TAAF (or Terres australes et antarctiques françaises) is made up of a number of archipelagos scattered across the Indian Ocean. Several of them surround Madagascar, off the West coast of mainland Africa, whilst others are, frankly, nowhere near anything.

There are no permanent inhabitants of TAAF but a rotating population of scientists, military personnel and research assistants which fluctuates from around 150 in winter to over 300 in summer.

Scientists are doing important work in TAAF

Cédric Cotte is a scientist at France’s Natural History Museum in Paris specialising in marine life and evolution. Right now, he’s leading an expedition to TAAF to study the area’s open water creatures and how they’re adapting to climate change.

Aboard the Marion Dufresne, a ship stationed in Réunion, Cotte and his team are taking samples from a specific column in the water, all the way down to 1,000m below sea level. The aim of the Themisto Programme, led by Cotte, is to understand more about how the whole ecosystem exists in the region.

“We are going to look at how organisms adapt if global warming changes their distribution, if they have particular behaviours that allow them to adjust to their new environment,” Cotte says.

“It will allow us to understand how important they are for the climate and therefore to know if these are biological systems that we will have to pay particular attention to in the future, in relation to their possible uses.”
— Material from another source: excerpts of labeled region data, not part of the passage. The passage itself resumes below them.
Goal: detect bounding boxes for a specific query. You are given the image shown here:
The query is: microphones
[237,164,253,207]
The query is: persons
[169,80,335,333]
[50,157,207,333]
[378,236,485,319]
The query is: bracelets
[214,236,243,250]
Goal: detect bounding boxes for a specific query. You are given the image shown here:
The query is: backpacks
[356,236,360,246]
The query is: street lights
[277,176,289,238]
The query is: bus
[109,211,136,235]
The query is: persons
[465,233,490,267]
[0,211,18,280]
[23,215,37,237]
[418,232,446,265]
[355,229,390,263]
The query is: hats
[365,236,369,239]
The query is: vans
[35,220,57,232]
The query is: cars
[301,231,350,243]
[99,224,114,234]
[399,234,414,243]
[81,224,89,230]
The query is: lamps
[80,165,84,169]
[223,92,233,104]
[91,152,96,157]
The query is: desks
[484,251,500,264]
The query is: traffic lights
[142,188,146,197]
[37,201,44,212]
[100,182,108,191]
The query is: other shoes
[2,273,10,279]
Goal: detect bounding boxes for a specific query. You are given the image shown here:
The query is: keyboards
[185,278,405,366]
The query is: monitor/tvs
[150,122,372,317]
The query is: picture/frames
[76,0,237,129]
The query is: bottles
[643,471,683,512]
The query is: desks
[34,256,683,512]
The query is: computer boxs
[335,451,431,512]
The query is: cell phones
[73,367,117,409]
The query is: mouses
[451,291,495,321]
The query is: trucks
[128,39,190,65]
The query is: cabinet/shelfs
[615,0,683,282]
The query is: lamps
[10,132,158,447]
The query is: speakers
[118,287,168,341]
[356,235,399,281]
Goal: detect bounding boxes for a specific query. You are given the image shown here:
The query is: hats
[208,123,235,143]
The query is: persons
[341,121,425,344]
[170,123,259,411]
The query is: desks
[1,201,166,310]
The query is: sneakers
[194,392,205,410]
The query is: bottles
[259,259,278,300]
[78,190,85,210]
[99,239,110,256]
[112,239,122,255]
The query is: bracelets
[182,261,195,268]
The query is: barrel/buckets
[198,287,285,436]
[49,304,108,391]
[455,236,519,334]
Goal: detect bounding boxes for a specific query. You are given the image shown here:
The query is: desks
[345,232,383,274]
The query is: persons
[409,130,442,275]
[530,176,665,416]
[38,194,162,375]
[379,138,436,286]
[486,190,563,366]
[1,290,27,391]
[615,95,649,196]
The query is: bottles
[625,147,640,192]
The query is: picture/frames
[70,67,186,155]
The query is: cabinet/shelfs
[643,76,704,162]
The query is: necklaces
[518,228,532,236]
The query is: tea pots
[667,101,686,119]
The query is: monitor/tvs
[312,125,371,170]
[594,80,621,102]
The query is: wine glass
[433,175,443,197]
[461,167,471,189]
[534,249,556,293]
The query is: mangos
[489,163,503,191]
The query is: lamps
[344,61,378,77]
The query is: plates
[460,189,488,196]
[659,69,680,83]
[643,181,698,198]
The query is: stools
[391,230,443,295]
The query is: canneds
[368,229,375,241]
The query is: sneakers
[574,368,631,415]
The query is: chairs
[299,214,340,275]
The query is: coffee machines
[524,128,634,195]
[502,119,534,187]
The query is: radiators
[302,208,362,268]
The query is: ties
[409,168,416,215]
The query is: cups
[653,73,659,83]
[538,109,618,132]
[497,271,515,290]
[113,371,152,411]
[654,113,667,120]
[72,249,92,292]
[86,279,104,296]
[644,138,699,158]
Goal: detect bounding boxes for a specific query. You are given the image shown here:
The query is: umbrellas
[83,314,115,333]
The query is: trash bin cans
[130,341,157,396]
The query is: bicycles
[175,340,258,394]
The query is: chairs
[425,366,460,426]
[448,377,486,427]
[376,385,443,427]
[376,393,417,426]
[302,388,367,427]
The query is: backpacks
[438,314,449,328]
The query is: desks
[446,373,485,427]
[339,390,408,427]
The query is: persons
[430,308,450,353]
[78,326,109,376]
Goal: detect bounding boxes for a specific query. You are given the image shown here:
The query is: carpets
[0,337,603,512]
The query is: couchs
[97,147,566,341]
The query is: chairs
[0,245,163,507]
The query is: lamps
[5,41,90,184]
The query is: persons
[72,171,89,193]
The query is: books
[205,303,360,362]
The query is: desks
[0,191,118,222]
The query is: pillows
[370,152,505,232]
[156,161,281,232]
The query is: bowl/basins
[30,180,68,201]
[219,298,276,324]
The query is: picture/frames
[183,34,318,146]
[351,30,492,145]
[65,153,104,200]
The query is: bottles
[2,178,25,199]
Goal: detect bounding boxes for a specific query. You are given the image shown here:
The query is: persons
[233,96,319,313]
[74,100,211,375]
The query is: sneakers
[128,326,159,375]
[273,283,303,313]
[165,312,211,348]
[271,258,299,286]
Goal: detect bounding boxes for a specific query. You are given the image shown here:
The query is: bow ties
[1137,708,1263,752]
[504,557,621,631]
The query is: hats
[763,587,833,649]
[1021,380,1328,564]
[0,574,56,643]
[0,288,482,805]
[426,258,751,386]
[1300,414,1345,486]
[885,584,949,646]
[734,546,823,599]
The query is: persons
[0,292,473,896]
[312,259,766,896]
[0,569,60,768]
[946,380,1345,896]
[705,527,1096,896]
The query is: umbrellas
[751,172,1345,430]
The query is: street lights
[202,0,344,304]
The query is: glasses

According to Cotte and Nina Cossin-Sevrin, a PhD student studying king penguins there, this part of the world is particularly important to scientists as the effects of climate change are more pronounced in polar regions.

“Surveying king penguin populations is important because we expect them to be the first to undergo and be impacted by climate change,” Cossin-Sevrin explains to Euronews Green.

“Monitoring their population also allows us to obtain clues as to the demographics of their prey, since the two are very correlated.”